If your amputation was to a major limb, this can be significant, including alterations to your house or moving costs to a new house, career retraining, ongoing private medical treatment, medical aids and appliances etc.

Other expenses and losses can also be claimed, including lost earnings and travel costs.

A wrong amputation is a serious and costly mistake. Unfortunately, this type of doctor malpractice can only be remedied by a payment of medical compensation.

This clearly cannot replace the lost limb, but is the best that can be done in the circumstances.

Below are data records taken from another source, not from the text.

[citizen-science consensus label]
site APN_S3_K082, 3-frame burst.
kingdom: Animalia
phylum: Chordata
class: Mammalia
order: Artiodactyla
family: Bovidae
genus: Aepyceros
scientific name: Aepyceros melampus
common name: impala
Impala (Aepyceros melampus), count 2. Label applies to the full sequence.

Consult medical lawyers or medical attoryneys as soon as you possibly can, to ensure that you take early action to protect your legal rights, and more importantly, to stop such doctor malpractice from occurring again in the future.

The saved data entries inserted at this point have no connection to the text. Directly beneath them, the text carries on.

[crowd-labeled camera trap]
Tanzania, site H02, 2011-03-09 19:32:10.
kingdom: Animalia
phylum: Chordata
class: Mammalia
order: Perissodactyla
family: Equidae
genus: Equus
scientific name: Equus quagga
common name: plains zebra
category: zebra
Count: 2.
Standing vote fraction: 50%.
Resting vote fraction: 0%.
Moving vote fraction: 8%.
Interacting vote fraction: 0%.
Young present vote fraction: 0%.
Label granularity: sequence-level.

Saturday, February 7, 2009

Cerebral palsy child awarded $20.5M medical compensation

In Northwest Pennsylvania, a child suffering from cerebral palsy was awarded $20.5 million in a medical lawsuit filed as a result of doctor malpractice that occurred at the time of the child’s birth.

The medical lawsuit involved the birth of Cody White in June 2001. The child has been showing cerebral palsy symptoms, a condition attributed by the boy's family to the four-hour delay in his delivery.

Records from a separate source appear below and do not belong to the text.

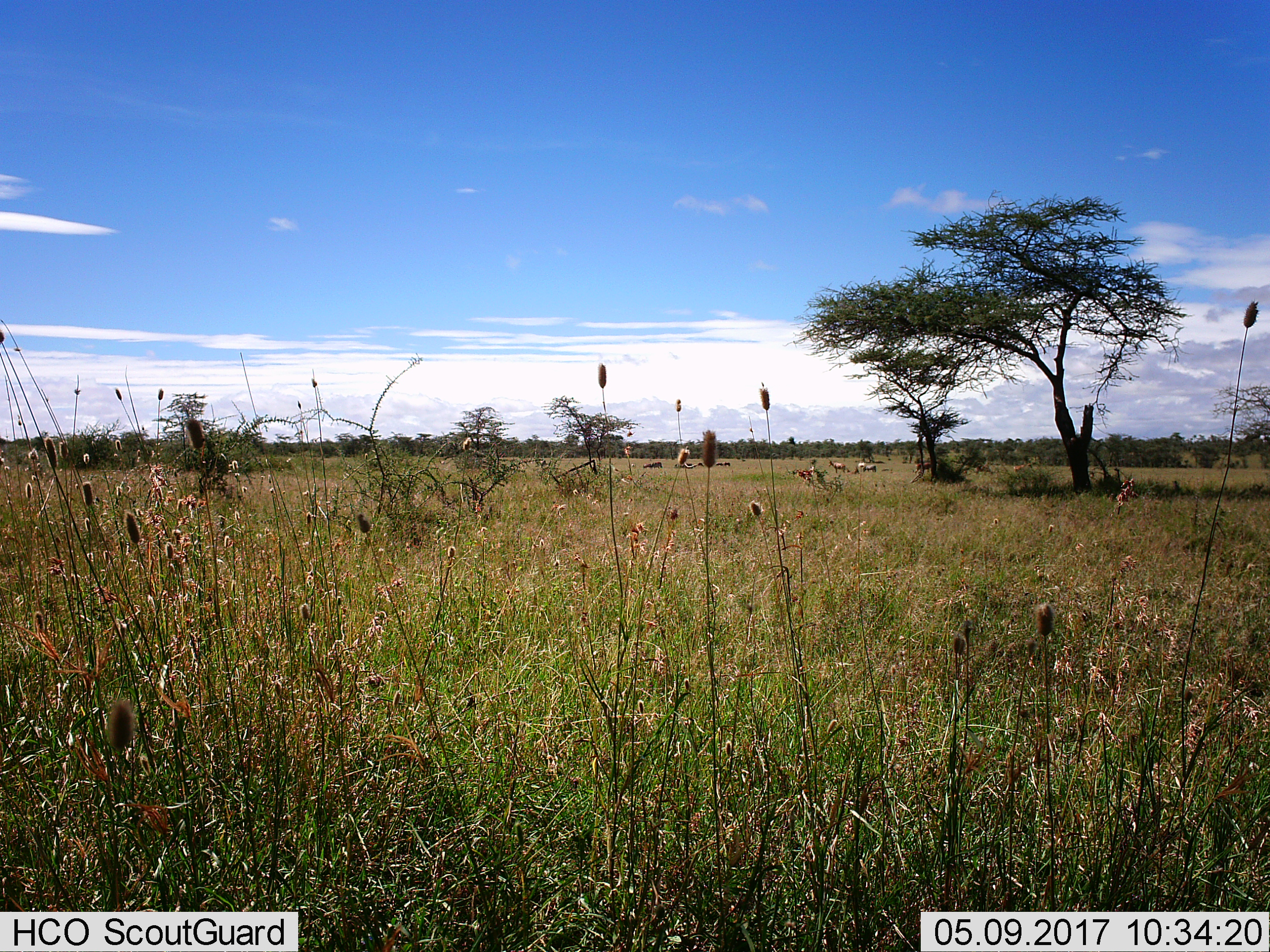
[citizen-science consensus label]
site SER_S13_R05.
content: unidentified animal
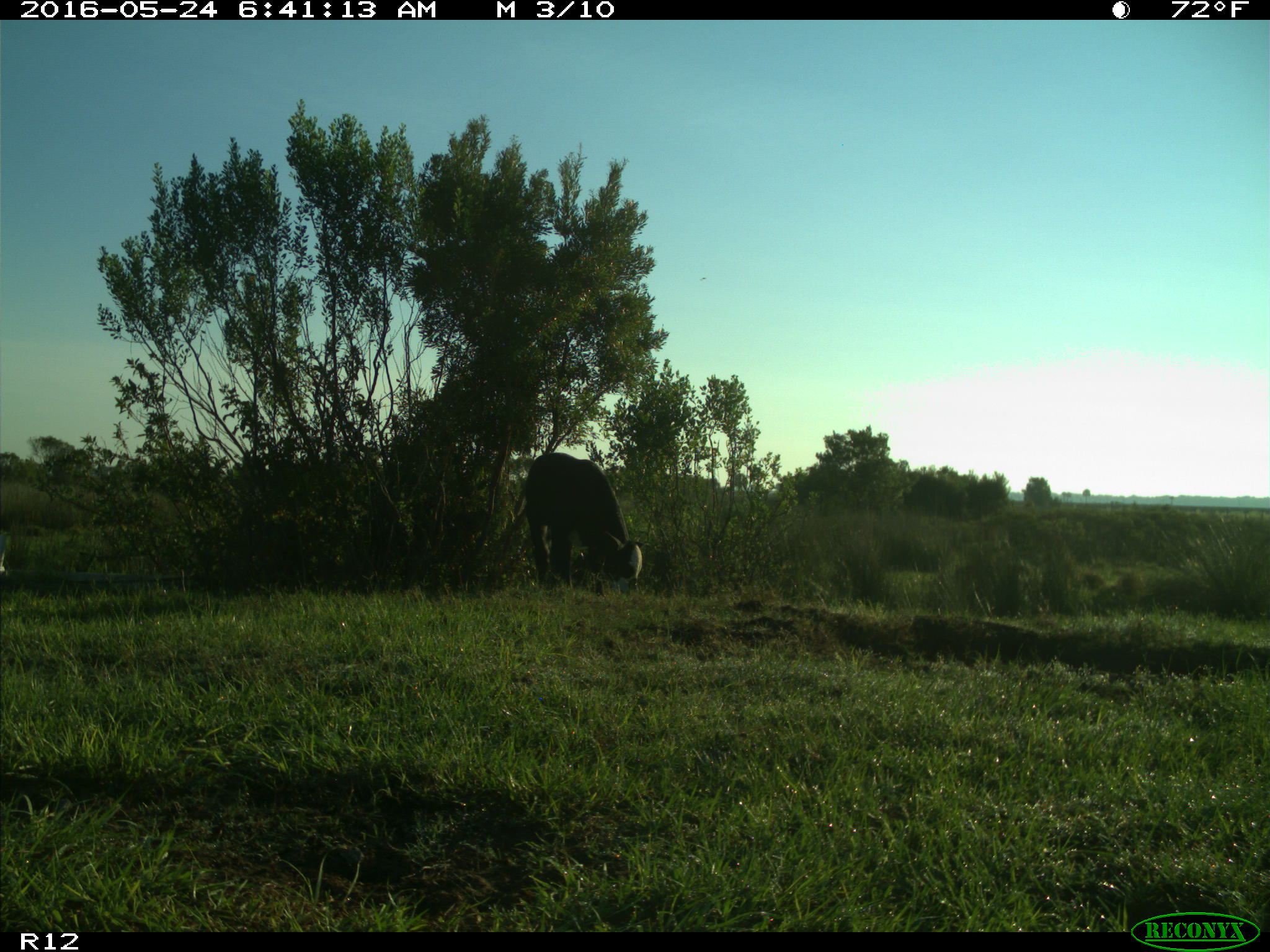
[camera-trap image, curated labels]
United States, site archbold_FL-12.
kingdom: Animalia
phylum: Chordata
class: Mammalia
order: Artiodactyla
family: Bovidae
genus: Bos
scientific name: Bos taurus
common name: domestic cow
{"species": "Bos taurus (domestic cow)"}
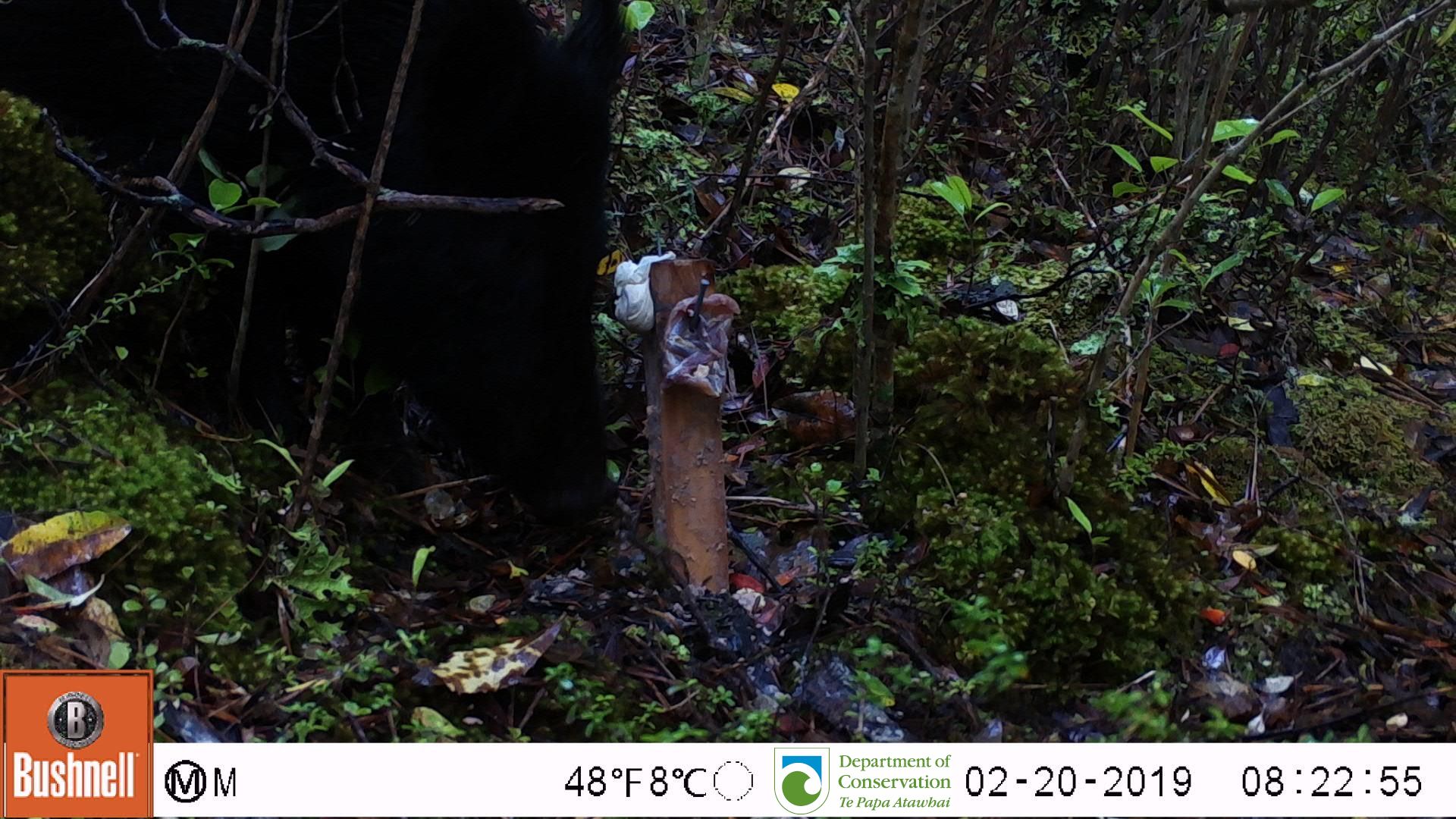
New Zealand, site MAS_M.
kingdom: Animalia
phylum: Chordata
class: Mammalia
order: Artiodactyla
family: Suidae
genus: Sus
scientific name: Sus scrofa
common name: pig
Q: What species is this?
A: Pig (Sus scrofa).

According to the malpractice or medical lawsuit Laura White, the boy's mother, arrived at Community Medical Center in Scranton, Pennsylvania, to give birth. Immediately, the mother was hooked up to a fetal monitoring system that clearly showed that the baby was in distress.

Despite this finding, a doctor did not arrive to deliver the child for about two hours. Even after the doctor arrived, attempts were made to induce labor instead of doing an emergency caesarean section.

Cerebral palsy is a motor disability which is caused by brain damage that can occur before, during or immediately after birth. The family successfully argued that the doctor and hospital’s failure to do an immediate c-section resulted in a lack of oxygen to the baby’s brain that resulted in the permanent brain damage.

The child is now 7 years old, but as a result of his birth injury, he requires 24 hour care, is unable to use his hands, is mentally retarded, blind and functions at the level of a 9 month old.

The cerebral palsy doctor malpractice or medical lawsuit was decided by a jury in Lackawanna County, Pennsylvania.

Here's a breakdown of the medical compensation awarded to the family: $2 million for past expenses incurred by the parents, and $18.5 million for the child’s pain suffering, lost earning capacity and future medical expenses.

The verdict may be a record in the county, as no doctor malpractice verdict in the 7 counties of Northeast Pennsylvania has exceeded $10 million since 2000, according to Scranton Times.